The calls to “re-imagine policing” in Cambridge, Massachusetts has led to the city’s police chief to push for the removal and destruction of dozens of semi-automatic firearms from the department. Cambridge Police Commissioner Dr. Granville Bard says he decided on the move after conversations with a local activist who’s questioned the need for the department to equip officers with “high powered rifles” and other items.
According to Wicked Local, the push to partially disarm the Cambridge police, began last July, when the department released an inventory of equipment for the public to examine. Lauren Crowe, an Army veteran who spent two years in Afghanistan, drew attention to the list of weapons, which includes several dozen Colt M-4 rifles, and eventually had several discussions with Bard that led to the commissioner’s decision to “retire” about 20-percent of the firearms owned by the Cambridge police.
As a result of the conversations, Bard decided to eliminate camouflage uniforms, which are perceived as militaristic, and reviewed CPD’s weapons inventory. Bard has already identified 20% of the department’s high-power weapons – i.e. long guns like sniper rifles, M4s and shotguns — that could be removed and is going to reduce less-than-lethal inventory, like certain out-of-date shotguns and rubber rounds, by 30%.
The department is currently in the process of retiring these weapons.
“Statute requires me to auction them off, but the object is for the guns not to end up back on the street,” Bard said. “What I’m going to have to do is engage the city solicitor to try to seek an exemption so we can destroy the guns as opposed to auction them. So you may hear me use language like ‘retire’ or ‘reduce’ as opposed to ‘get rid of’ because I’m not sure I can right away until I follow some procedures to be able to destroy the weapons.”
If Bard wants to get rid of some of the firearms in the Cambridge PD’s inventory, that’s his decision. Going around state law and destroying these firearms rather than see them end up in the hands of legal gun owners, on the other hand, shouldn’t be left up to him or the city solicitor. If the law requires that they be auctioned off, then that’s what needs to happen.

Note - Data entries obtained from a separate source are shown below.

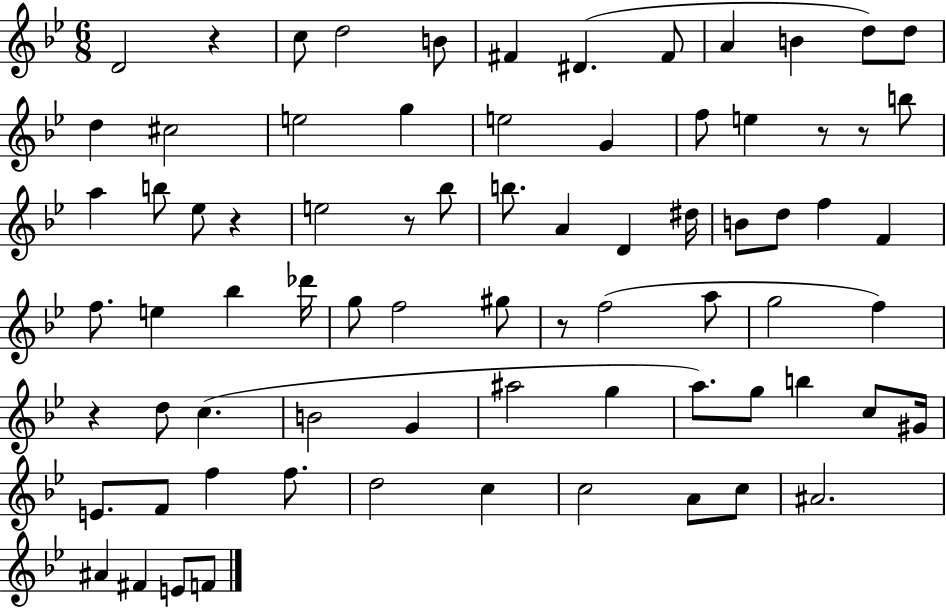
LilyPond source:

{
  \clef treble
  \numericTimeSignature
  \time 6/8
  \key bes \major
  d'2 r4 | c''8 d''2 b'8 | fis'4 dis'4.( fis'8 | a'4 b'4 d''8) d''8 | \break d''4 cis''2 | e''2 g''4 | e''2 g'4 | f''8 e''4 r8 r8 b''8 | \break a''4 b''8 ees''8 r4 | e''2 r8 bes''8 | b''8. a'4 d'4 dis''16 | b'8 d''8 f''4 f'4 | \break f''8. e''4 bes''4 des'''16 | g''8 f''2 gis''8 | r8 f''2( a''8 | g''2 f''4) | \break r4 d''8 c''4.( | b'2 g'4 | ais''2 g''4 | a''8.) g''8 b''4 c''8 gis'16 | \break e'8. f'8 f''4 f''8. | d''2 c''4 | c''2 a'8 c''8 | ais'2. | \break ais'4 fis'4 e'8 f'8 | \bar "|."
}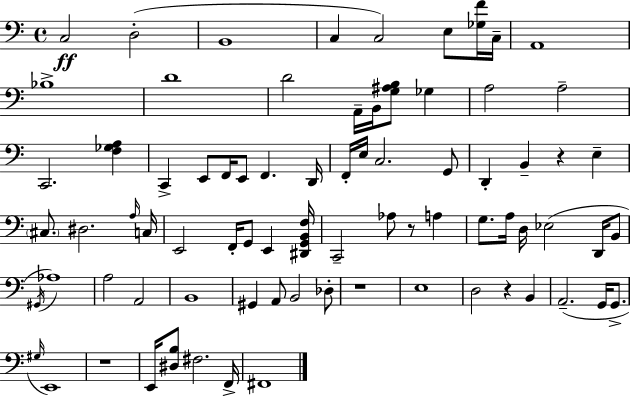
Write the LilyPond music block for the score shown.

{
  \clef bass
  \time 4/4
  \defaultTimeSignature
  \key c \major
  c2\ff d2-.( | b,1 | c4 c2) e8 <ges f'>16 c16-- | a,1 | \break bes1-> | d'1 | d'2 a,16-- b,16 <g ais b>8 ges4 | a2 a2-- | \break c,2. <f ges a>4 | c,4-> e,8 f,16 e,8 f,4. d,16 | f,16-. e16 c2. g,8 | d,4-. b,4-- r4 e4-- | \break \parenthesize cis8. dis2. \grace { a16 } | c16 e,2 f,16-. g,8 e,4 | <dis, g, b, f>16 c,2-- aes8 r8 a4 | g8. a16 d16 ees2( d,16 b,8 | \break \acciaccatura { gis,16 } aes1) | a2 a,2 | b,1 | gis,4 a,8 b,2 | \break des8-. r1 | e1 | d2 r4 b,4 | a,2.--( g,16 g,8.-> | \break \grace { gis16 } e,1) | r1 | e,16 <dis b>8 fis2. | f,16-> fis,1 | \break \bar "|."
}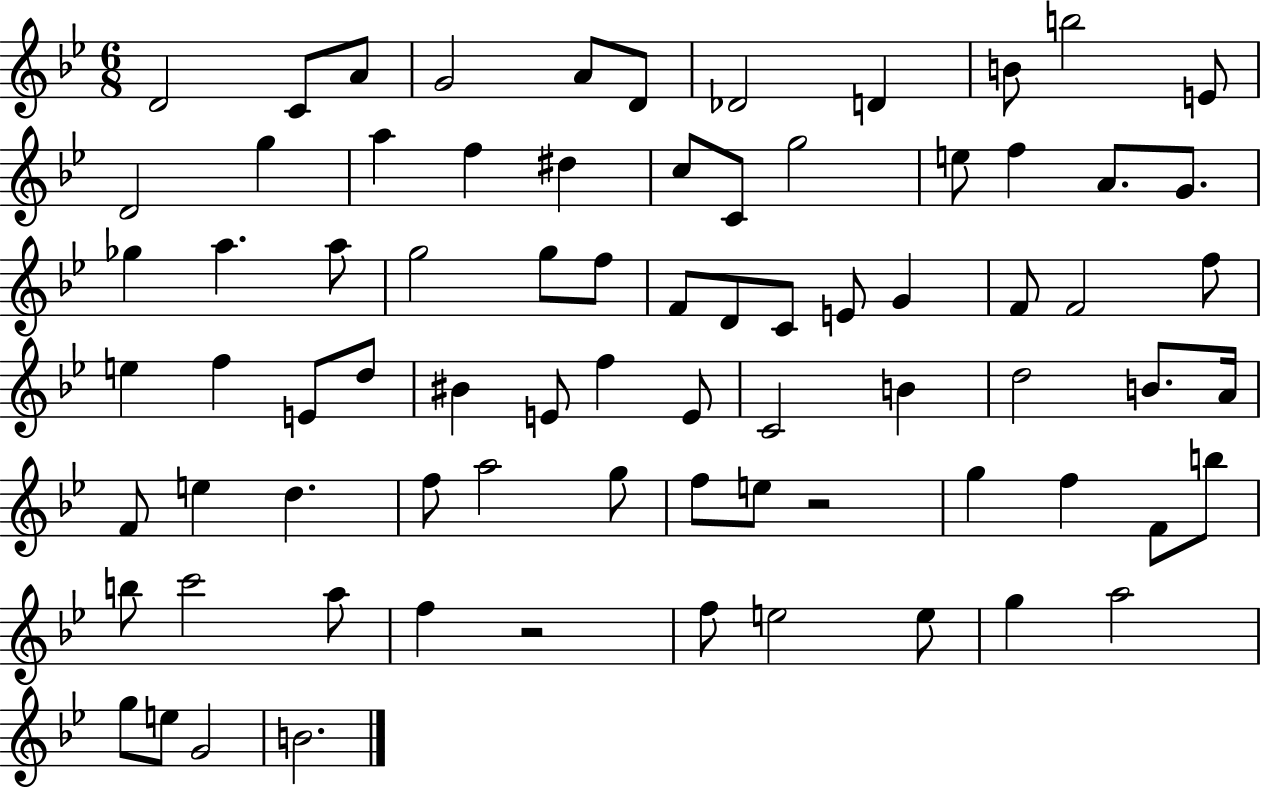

Of course, this is Massachusetts we’re talking about, so I’m sure that Bard will get his exemption and the guns he wants to be rid of will be destroyed instead of auctioned off. That won’t do anything to make Cambridge residents any safer, but it’s the type of feel-good measure that gun control supporters love.
Cambridge has long been hostile to the right to keep and bear arms, so Bard’s declaration of destruction isn’t exactly shocking. The city requires all those applying for a gun license to fork over a non-refundable $100 fee, and applicants must submit character references in addition to all of the other paperwork required by the state. Even then, applicants can be denied for any reason, as long as the department feels that they’re not “suitable” to exercise their Second Amendment rights.
With that anti-gun mindset embedded in Cambridge, it looks to me like Bard’s decision is based entirely on politics and not public safety. He’s scrapping a few guns that he thinks the department doesn’t need, while keeping enough rifles and shotguns around that officers likely won’t even notice the depleted inventory. The public and the press will hail Bard for his progressive outlook on policing, but officers will still have access to the type of firepower that the commissioner would rather see destroyed than end up in the possession of legal gun owners.